Não houve diferenças nas angiografias e no que se refere à dificuldade técnica entre os dois grupos.

O sucesso técnico imediato foi significativamente maior com a cirurgia (98% vs. 81%; p < 0,001), embora a estadia hospitalar tenha sido mais prolongada na internação índice. Após 12 meses dita diferença em dias de internação entre as duas estratégias se igualou.

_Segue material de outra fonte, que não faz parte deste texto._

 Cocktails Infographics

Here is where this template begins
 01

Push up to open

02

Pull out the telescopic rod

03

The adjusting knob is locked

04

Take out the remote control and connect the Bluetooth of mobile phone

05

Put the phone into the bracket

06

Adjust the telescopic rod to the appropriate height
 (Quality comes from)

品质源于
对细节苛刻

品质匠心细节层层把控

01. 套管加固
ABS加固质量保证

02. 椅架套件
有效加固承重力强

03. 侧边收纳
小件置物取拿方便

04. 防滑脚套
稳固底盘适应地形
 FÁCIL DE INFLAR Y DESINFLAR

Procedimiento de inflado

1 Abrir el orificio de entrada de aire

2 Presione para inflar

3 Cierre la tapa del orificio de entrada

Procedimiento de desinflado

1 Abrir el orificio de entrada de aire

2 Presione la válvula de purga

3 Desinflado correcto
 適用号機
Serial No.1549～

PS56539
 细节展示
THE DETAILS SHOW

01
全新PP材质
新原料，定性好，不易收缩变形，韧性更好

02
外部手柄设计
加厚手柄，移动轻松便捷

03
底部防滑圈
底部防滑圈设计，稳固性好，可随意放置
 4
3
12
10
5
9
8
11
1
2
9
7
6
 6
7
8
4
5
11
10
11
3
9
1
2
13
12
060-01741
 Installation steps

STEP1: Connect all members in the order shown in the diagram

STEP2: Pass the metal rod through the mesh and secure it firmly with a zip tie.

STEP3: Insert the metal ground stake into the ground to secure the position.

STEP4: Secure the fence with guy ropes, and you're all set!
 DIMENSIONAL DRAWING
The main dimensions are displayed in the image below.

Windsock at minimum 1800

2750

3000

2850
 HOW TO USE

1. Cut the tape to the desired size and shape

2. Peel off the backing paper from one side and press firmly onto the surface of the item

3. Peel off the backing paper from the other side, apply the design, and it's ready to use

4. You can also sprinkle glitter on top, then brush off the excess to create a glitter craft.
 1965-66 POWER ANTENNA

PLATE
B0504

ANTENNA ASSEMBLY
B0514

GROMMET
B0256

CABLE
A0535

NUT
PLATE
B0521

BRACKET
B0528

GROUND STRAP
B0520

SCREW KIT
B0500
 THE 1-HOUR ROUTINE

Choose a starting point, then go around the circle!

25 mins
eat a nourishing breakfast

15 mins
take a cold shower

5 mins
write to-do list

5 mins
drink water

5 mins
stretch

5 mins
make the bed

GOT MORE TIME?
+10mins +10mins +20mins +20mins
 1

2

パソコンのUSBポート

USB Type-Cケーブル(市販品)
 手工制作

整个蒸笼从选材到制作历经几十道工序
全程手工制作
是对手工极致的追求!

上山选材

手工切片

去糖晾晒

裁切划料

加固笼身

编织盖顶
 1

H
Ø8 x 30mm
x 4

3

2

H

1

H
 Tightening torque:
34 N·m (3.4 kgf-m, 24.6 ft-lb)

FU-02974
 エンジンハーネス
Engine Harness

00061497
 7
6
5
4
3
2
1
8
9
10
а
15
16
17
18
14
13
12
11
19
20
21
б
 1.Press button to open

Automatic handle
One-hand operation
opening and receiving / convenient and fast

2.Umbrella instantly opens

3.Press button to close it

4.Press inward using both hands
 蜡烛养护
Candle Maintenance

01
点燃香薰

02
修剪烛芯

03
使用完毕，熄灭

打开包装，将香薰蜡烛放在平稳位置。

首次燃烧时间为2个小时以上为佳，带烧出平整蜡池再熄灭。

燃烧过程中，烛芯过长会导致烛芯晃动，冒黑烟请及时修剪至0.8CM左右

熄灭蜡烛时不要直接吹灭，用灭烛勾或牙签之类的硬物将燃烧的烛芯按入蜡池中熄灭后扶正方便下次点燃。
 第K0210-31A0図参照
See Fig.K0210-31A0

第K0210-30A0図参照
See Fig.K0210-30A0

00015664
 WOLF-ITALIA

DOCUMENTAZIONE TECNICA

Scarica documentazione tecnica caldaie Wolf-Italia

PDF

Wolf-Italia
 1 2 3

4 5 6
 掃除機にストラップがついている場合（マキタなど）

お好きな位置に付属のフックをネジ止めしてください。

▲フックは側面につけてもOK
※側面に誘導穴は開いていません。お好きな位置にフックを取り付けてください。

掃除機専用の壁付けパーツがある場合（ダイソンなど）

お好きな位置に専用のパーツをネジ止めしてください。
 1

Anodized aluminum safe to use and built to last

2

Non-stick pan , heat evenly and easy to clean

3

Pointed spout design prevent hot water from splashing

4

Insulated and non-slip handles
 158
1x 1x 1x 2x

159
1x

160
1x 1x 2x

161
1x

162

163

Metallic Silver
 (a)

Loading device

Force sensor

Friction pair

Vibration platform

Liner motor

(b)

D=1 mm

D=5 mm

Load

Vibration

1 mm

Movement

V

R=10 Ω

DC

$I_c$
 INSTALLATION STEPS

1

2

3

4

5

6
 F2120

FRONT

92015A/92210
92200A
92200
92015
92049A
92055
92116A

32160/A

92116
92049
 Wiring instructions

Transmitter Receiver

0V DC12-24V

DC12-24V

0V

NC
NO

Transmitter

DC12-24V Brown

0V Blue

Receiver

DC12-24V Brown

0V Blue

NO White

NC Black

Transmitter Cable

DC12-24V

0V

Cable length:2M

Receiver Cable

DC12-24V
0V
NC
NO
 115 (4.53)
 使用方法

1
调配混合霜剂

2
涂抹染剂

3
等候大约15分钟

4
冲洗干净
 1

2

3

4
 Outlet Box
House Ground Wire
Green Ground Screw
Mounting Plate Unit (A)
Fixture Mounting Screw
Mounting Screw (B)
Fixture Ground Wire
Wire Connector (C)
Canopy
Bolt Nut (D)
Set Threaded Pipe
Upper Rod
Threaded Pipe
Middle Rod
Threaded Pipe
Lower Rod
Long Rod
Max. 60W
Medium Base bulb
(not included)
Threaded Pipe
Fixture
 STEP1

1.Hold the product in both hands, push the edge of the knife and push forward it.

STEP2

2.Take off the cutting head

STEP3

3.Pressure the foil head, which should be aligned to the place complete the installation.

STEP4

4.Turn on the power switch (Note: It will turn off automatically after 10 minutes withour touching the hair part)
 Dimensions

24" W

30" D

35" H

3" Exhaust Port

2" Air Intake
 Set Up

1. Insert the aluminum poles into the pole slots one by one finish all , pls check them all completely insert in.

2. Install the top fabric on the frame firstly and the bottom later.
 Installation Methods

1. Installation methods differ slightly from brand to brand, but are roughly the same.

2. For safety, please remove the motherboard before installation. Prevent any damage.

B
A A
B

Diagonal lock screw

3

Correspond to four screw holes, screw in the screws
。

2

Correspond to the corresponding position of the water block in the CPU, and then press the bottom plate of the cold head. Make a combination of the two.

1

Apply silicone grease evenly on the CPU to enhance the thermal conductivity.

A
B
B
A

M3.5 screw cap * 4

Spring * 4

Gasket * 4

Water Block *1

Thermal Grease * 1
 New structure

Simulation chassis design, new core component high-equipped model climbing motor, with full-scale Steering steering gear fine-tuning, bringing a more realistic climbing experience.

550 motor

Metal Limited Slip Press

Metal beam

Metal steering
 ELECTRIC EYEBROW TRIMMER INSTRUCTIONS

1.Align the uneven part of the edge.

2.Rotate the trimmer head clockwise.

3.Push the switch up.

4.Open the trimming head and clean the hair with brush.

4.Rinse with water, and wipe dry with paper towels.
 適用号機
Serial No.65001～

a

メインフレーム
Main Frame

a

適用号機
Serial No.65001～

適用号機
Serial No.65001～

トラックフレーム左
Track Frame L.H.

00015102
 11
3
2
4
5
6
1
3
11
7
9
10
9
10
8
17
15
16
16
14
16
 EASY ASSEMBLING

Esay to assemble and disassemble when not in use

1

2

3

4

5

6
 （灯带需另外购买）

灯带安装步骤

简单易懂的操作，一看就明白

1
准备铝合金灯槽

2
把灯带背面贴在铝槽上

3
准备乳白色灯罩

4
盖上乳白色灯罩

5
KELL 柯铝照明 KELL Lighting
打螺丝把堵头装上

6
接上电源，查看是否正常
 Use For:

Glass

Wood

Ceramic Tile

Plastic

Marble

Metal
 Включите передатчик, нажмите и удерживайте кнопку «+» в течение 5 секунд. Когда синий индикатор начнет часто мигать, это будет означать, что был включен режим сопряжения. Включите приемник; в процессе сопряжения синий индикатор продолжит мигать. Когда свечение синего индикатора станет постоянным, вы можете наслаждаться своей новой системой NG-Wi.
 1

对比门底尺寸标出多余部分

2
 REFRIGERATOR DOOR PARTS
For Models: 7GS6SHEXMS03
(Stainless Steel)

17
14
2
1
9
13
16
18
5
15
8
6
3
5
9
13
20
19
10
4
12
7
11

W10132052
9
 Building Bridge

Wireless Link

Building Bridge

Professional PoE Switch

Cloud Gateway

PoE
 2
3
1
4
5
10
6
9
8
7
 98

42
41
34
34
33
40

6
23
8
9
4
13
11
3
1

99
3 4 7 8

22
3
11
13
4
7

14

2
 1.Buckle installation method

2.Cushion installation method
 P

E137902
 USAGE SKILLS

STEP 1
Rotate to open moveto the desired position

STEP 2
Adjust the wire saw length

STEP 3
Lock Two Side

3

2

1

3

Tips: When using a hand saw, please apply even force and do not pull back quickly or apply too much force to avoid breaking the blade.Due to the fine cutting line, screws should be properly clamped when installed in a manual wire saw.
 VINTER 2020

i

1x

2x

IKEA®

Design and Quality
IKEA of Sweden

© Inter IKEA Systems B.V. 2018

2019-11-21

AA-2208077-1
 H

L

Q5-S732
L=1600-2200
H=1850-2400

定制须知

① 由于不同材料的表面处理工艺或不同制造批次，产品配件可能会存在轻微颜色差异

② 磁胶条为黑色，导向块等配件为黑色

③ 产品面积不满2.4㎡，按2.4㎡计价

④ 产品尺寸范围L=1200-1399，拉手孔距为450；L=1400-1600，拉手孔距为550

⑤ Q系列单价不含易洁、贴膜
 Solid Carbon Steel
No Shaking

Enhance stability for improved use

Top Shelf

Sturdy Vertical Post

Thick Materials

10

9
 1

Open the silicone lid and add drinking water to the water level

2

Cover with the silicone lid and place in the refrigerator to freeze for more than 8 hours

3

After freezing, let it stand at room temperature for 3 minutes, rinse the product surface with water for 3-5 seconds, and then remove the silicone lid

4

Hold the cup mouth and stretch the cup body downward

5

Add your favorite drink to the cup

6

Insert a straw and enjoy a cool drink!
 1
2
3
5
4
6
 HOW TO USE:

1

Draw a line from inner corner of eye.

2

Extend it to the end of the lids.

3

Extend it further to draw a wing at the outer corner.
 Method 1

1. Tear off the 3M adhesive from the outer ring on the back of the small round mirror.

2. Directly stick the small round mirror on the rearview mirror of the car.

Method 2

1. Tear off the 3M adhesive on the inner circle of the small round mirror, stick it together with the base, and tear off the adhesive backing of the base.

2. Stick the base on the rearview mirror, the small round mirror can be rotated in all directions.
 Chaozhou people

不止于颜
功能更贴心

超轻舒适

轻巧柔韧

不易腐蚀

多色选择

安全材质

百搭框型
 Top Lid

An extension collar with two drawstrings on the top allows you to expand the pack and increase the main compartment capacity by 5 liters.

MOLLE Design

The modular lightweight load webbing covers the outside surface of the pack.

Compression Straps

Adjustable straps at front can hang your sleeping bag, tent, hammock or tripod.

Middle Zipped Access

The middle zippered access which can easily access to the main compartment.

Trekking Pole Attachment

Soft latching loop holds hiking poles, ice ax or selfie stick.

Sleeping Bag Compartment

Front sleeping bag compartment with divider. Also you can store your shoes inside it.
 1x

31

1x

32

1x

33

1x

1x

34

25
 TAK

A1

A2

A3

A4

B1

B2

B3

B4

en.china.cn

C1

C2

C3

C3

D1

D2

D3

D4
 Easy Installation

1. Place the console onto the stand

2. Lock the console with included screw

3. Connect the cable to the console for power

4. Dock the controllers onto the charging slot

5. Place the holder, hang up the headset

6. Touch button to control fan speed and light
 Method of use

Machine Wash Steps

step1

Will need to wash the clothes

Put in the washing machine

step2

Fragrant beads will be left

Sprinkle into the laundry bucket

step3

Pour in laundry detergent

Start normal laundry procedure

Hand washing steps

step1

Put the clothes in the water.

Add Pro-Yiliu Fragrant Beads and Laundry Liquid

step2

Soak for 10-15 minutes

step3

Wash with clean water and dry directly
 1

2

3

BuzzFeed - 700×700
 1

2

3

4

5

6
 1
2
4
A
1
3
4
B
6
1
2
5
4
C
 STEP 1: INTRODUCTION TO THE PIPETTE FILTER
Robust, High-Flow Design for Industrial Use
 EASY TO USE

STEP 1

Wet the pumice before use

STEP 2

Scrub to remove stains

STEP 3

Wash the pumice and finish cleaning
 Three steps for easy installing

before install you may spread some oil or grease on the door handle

A sobrevida livre de eventos maiores no membro inferior tratado (HR 1,51; p = 0,04) e a não ocorrência de reintervenções (HR 1,68; p = 0,02) foram melhores com a cirurgia, o que não ocorreu em relação à não ocorrência de amputação, à sobrevida global nem à preservação do membro.

Conclusão

Apesar de a sobrevida livre de amputação, a sobrevida global e a preservação do membro terem sido similares nos dois grupos, a cirurgia se associou a menos eventos maiores no membro inferior tratado e menos reintervenções. Embora a angioplastia possa demandar menos recursos e implicar menores custos (na maioria das regiões) e apresentar menos morbidades a curto prazo, não parece ser a melhor opção a longo prazo. Os dados deste trabalho respaldam a ideia do BASIL original, sempre que for possível pensar na cirurgia como a estratégia inicial de revascularização em pacientes com isquemia crônica e doença femoropoplítea.

Título original: A Comparison of Clinical Outcomes Following Femoropopliteal Bypass or Plain Balloon Angioplasty with Selective Bare Metal Stenting in the Bypass Versus Angioplasty in Severe Ischaemia of the Limb (BASIL) Trial.

Referência: Lewis Meecham et al. Eur J Vasc Endovasc Surg. Article in press.